--- SOURCE EXTRACT ---

A Lovemark is a brand that has created loyalty beyond reason; it's infused with mystery, sensuality and intimacy, and that you recognize immediately as having some kind of iconic place in your heart. And I'll give you two personal stories of mine. Maybe eight weeks ago now, I was in Seattle talking to 3,000 college professors -- not a very stimulating kind of way to spend the day. And I went to the Adidas concept store in Seattle. I didn't need anything, nothing. $880 later and four bags later, I staggered out of the Adidas store, and I felt great, because I love Adidas and I always have. There's no reason for it. It's beyond reason. I didn't need anything in these bags. I bought stuff for my wife, for my kids, for me. I had no guilt, and I had no sense of "You stupid whatever, you just dropped 880 bucks." I didn't care; I felt great. I have loyalty beyond reason to Adidas, largely because of their heritage, their authenticity. If I try to rationalize how I've developed this -- as I was growing up playing rugby, Adidas were the best rugby boots -- but there's no reason really. I don't know why. They commune with me.

Next example for me. I live in Tribeca, right, in New York. It's a very kind of groovy, hip area, or at least we like to think it is. Everybody wears black T-shirts, and everybody goes out late at night. If you leave the office at 7:00, 8:00 on a Friday night and you go into a bar in Tribeca and you carry with you your IBM ThinkPad or your Dell computer or whatever, you will leave that bar alone. If, on the other hand, you walk in there with an iPod ... or with an iBook, man, you'll be part of the crowd, because Steve Jobs has made Apple a Lovemark. There is no reason why Apple should exist in our world, right? But we have got seven iPods in our family. All the kids have got them; we're all iTunes-mad. We've all been loyal to Mac all through the winters of discontent. And there is no reason for that whatsoever. They charge a premium versus Dell, versus everybody. I mean, hell, they don't even have Microsoft Windows. But it doesn't matter; it's a Lovemark. It's full of mystery and very sensual when you hold an iPod. I remember when the first iMac came out, that round, curved shape on your desk, [it was] amazing, full of sensuality. ...

--- AVAILABLE DATA ---

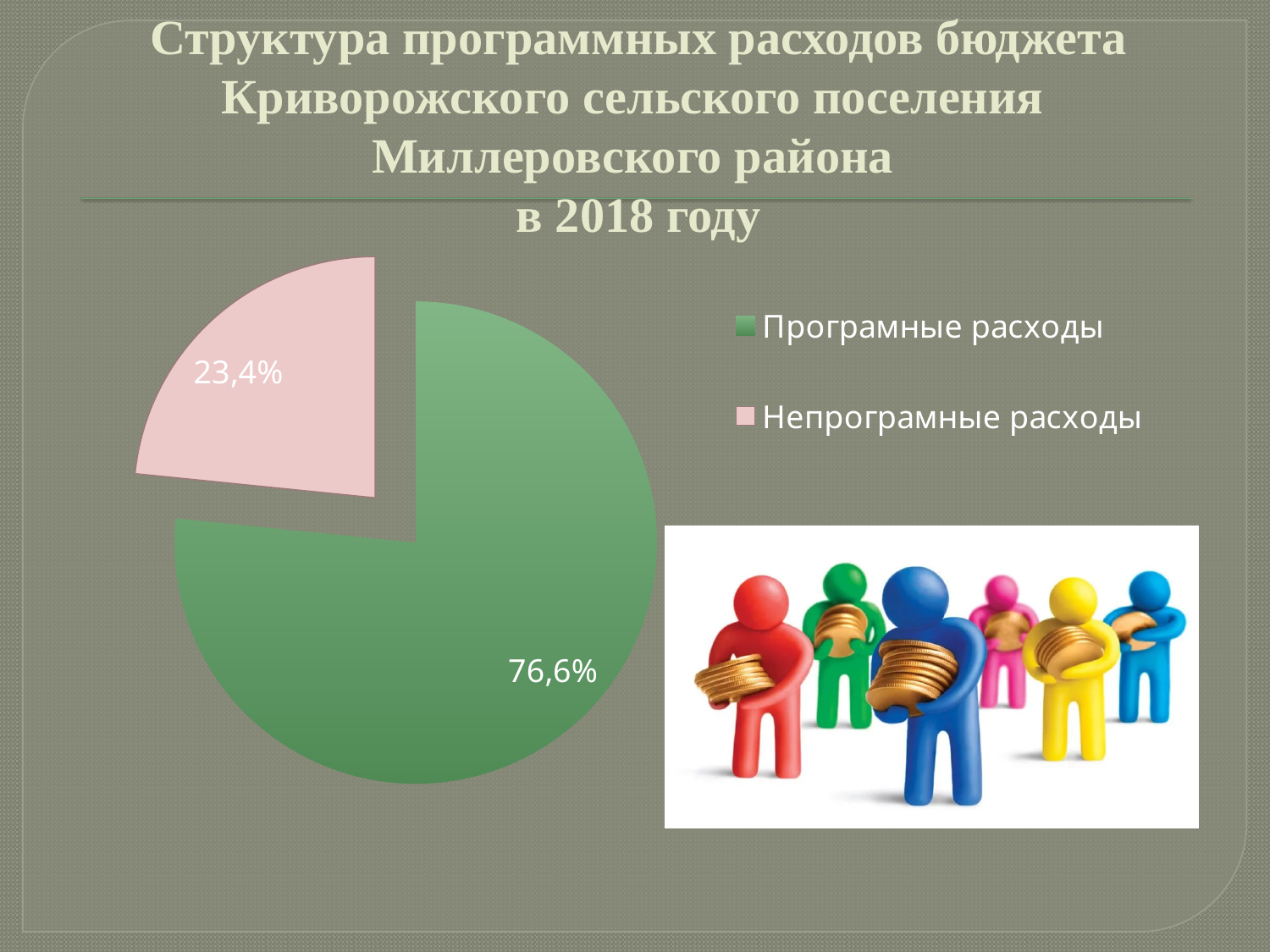
Which slice of the pie is the smallest? Непрограмные расходы What share of the pie is labelled for Програмные расходы? 76,6% What share of the pie is labelled for Непрограмные расходы? 23,4% How many slices does the pie chart have? 2 What colour is the slice for Програмные расходы? green What is the difference between the shares of Програмные расходы and Непрограмные расходы? 53,2% Which slice of the pie is the largest? Програмные расходы What colour is the slice for Непрограмные расходы? pink What kind of chart is shown on the slide? pie chart How many entries does the legend list? 2 Which is larger: the share of Програмные расходы or the share of Непрограмные расходы? Програмные расходы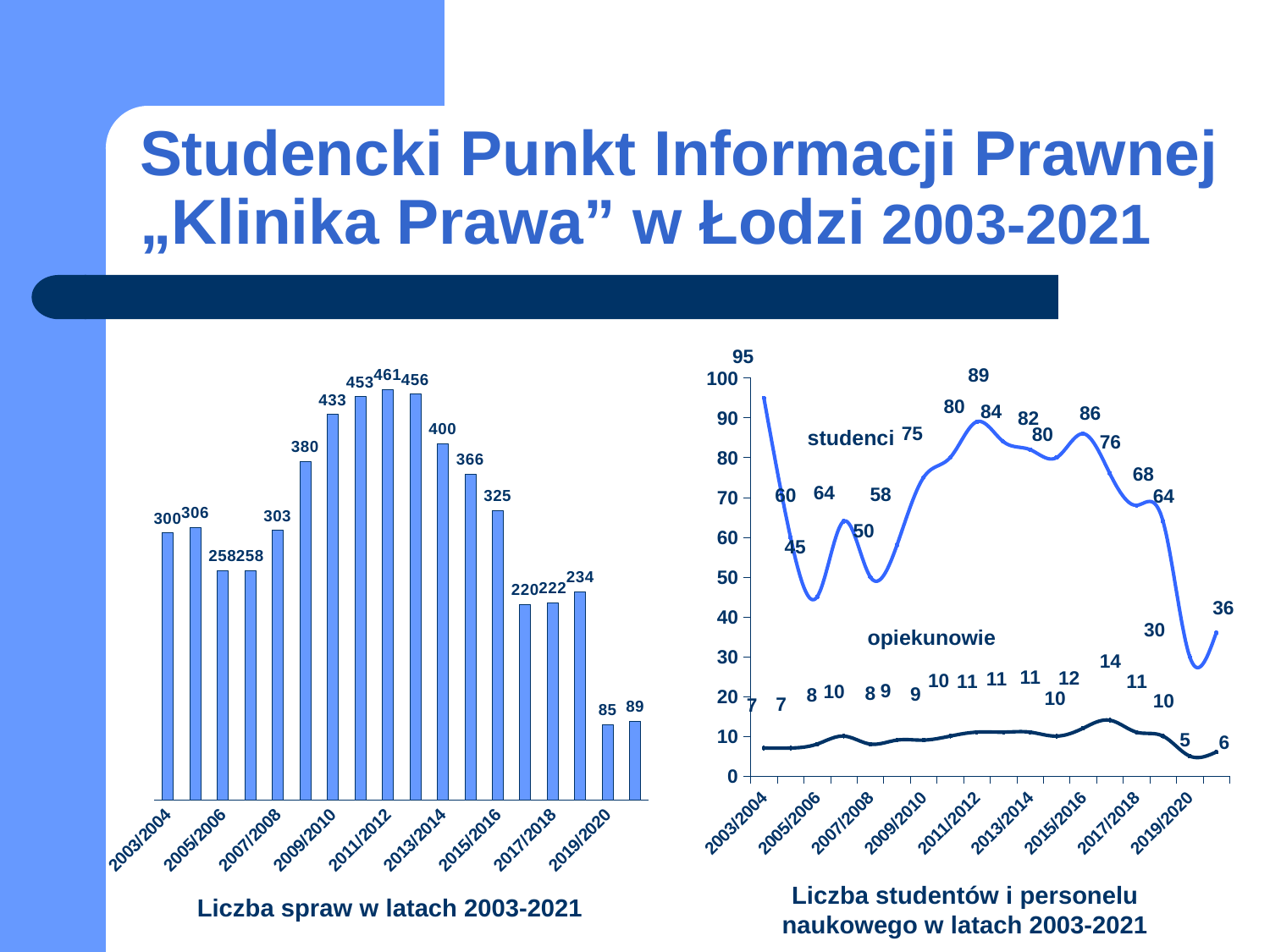
In the right chart, what is the value of the 'studenci' series for 2003/2004? 95 In the left chart 'Liczba spraw w latach 2003-2021', what is the highest value shown? 461 In the right chart, what is the highest value of the 'opiekunowie' series? 14 In the left chart 'Liczba spraw w latach 2003-2021', what is the value for 2009/2010? 433 In the right chart, which is larger for the 'studenci' series: the value for 2007/2008 or the value for 2013/2014? 2013/2014 What kind of chart is the left chart, 'Liczba spraw w latach 2003-2021'? bar chart In the left chart 'Liczba spraw w latach 2003-2021', what is the lowest value shown? 85 In the left chart 'Liczba spraw w latach 2003-2021', what is the difference between the values for 2003/2004 and 2019/2020? 215 In the right chart, what is the lowest value of the 'studenci' series? 30 How many bars are plotted in the left chart 'Liczba spraw w latach 2003-2021'? 18 What kind of chart is the right chart, 'Liczba studentów i personelu naukowego w latach 2003-2021'? line chart How many series are plotted in the right chart 'Liczba studentów i personelu naukowego w latach 2003-2021'? 2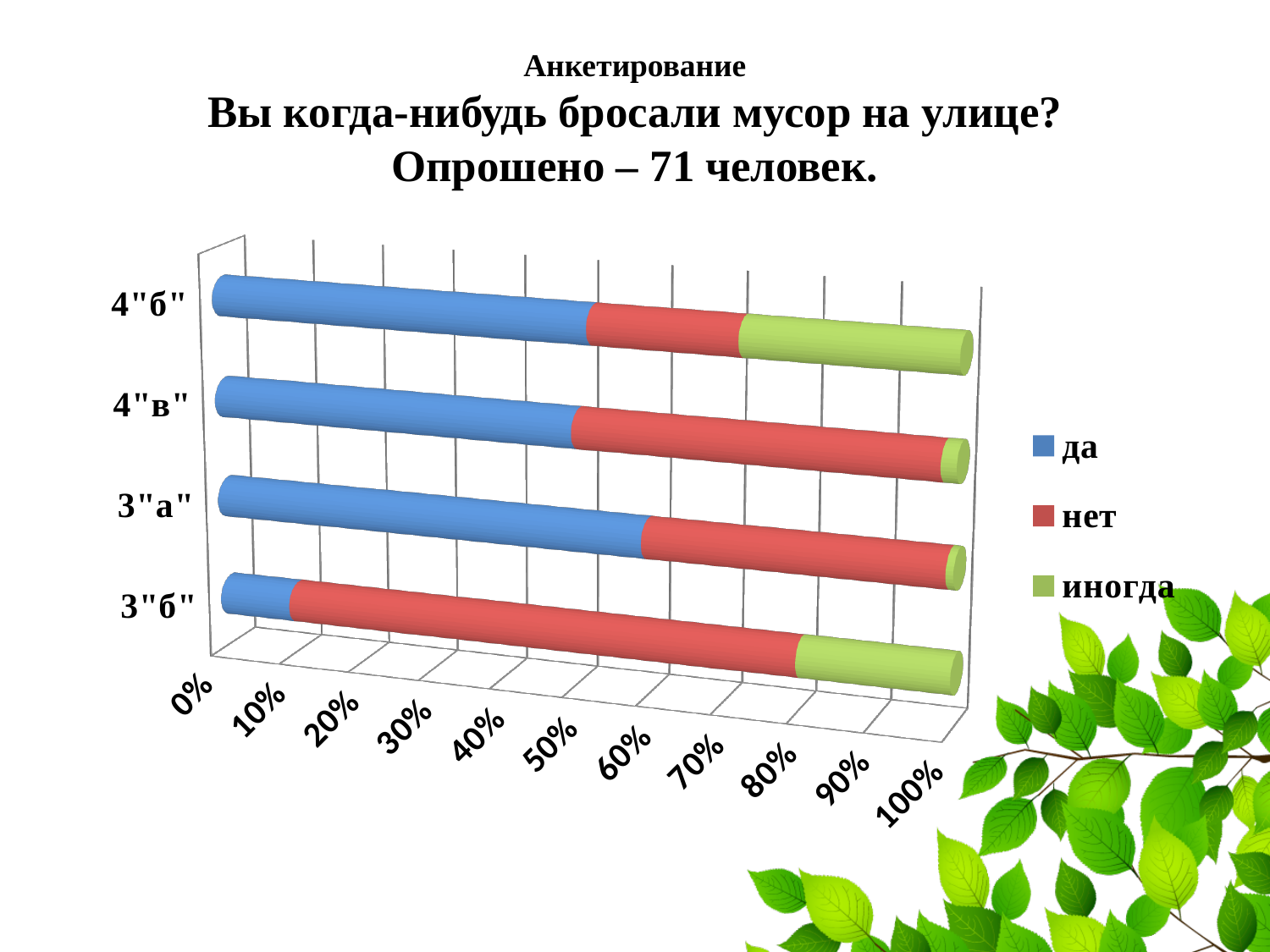
Which class has the largest share of "иногда" answers? 4"б" Which class has the smallest share of "да" answers? 3"б" What kind of chart is shown on the slide? stacked bar chart How many series does the legend list? 3 What are the three entries in the chart legend? да, нет, иногда Which class has the largest share of "нет" answers? 3"б" Is the share of "да" answers for 3"б" greater or less than 30%? less How many classes (categories) are shown on the chart? 4 Which colour represents the answer "нет" in the chart? red Is the share of "иногда" answers for 4"в" greater or less than 10%? less Is the share of "нет" answers for 3"б" greater or less than 50%? greater Which class has a larger share of "да" answers, 4"б" or 3"б"? 4"б"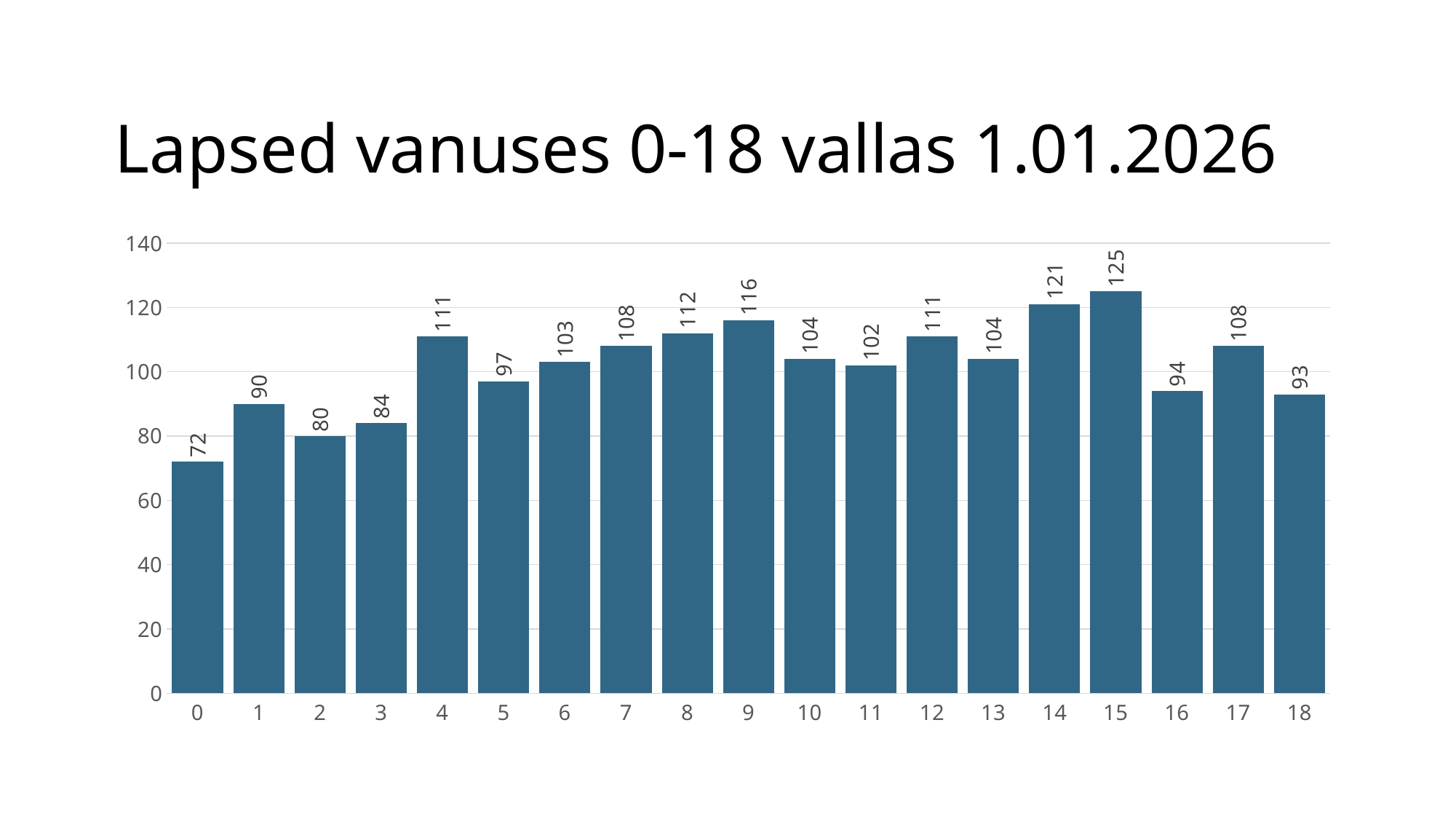
What is the difference between the values for age 14 and age 13? 17 Which age has the lowest value? 0 How many age categories are shown on the x axis? 19 What is the title of the chart? Lapsed vanuses 0-18 vallas 1.01.2026 What kind of chart is shown on the slide? bar chart Which is larger, the value for age 4 or the value for age 5? age 4 What is the value for age 9? 116 Which age has the highest value? 15 What is the value for age 0? 72 What is the value for age 16? 94 Is the value for age 2 greater or less than 100? less What is the difference between the values for age 15 and age 0? 53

--- ACTIVITIES ---
**A.** Name the qualities that the excerpt about Lovemarks says a Lovemark is infused with.
**B.** Extend the excerpt about Lovemarks, picking up right after its final sentence.

--- TASK RESULTS ---
**A.** mystery, sensuality, intimacy

**B.**
Do you think the "housewife" is gone?

I think she's been gone for about 30 years, and I don't think she would ever have recognized herself now. We've moved from brands into experiences, right? So you don't buy a washing powder anymore. Look at Tide, for instance. In the U.S., Tide's no longer a laundry detergent; it's not about getting clothes clean anymore. All detergents get your clothes clean. Tide's about a much deeper thing than that: It's an enabler; it's a liberator. I guess you could think about moving Tide from the heart of the laundry to the heart of the family, because if a lady today in her busy life can send her kids, her husband, the rest of her family out into the world wearing the right clothes, clothes that look good, that last for a long time, then Tide's played a role in family harmony, not just in washday.

But Cheer and All will play the same roles.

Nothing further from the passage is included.